La expresidenta de AySA, Malena Galmarini, volvió a cuestionar con dureza al Gobierno nacional por su intención de privatizar la empresa de agua y saneamiento, y apuntó contra la actual conducción, a la que acusó de paralizar obras y comprometer el acceso al servicio en barrios populares.
“Están buscando privatizar AySA con argumentos falsos. Lo que quieren en realidad es entregarle a un privado un servicio que es estratégico para la vida de las personas”, denunció Galmarini durante una entrevista radial.

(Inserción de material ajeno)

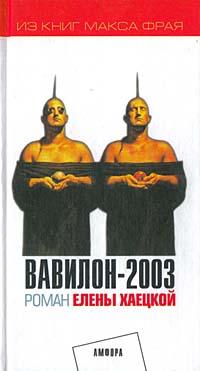 �������-2003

Para la exfuncionaria, el intento de avanzar con la privatización no solo representa una amenaza para el acceso universal al agua, sino que también se da en un contexto donde —según remarcó— se frenaron más de 500 obras que estaban en marcha en distintos puntos del conurbano bonaerense y el área metropolitana.
“Dejaron a 4 millones de personas sin nuevas conexiones. No hay planificación, no hay control, no hay trabajo técnico. Volvimos a los papeles en carpetas como en los años 90”, lamentó, y sostuvo que desde la actual gestión “no tienen ni idea de lo que implica llevar agua potable a un barrio vulnerable”.
Galmarini también vinculó esta situación con la visión del gobierno de Javier Milei sobre el rol del Estado. “Esto no es eficiencia ni ajuste. Es abandono. Cuando uno le quita el servicio a quienes menos tienen, está poniendo en riesgo su salud, su dignidad y su futuro”, advirtió.
Sobre su paso por la empresa, destacó que entre 2020 y 2023 AySA ejecutó más de 1.800 obras y que se avanzó en un “modelo que priorizaba la equidad territorial”. “No puede ser que una empresa pública mire sólo los números. Tiene que mirar a las personas. El agua no se le puede cortar a nadie”, concluyó.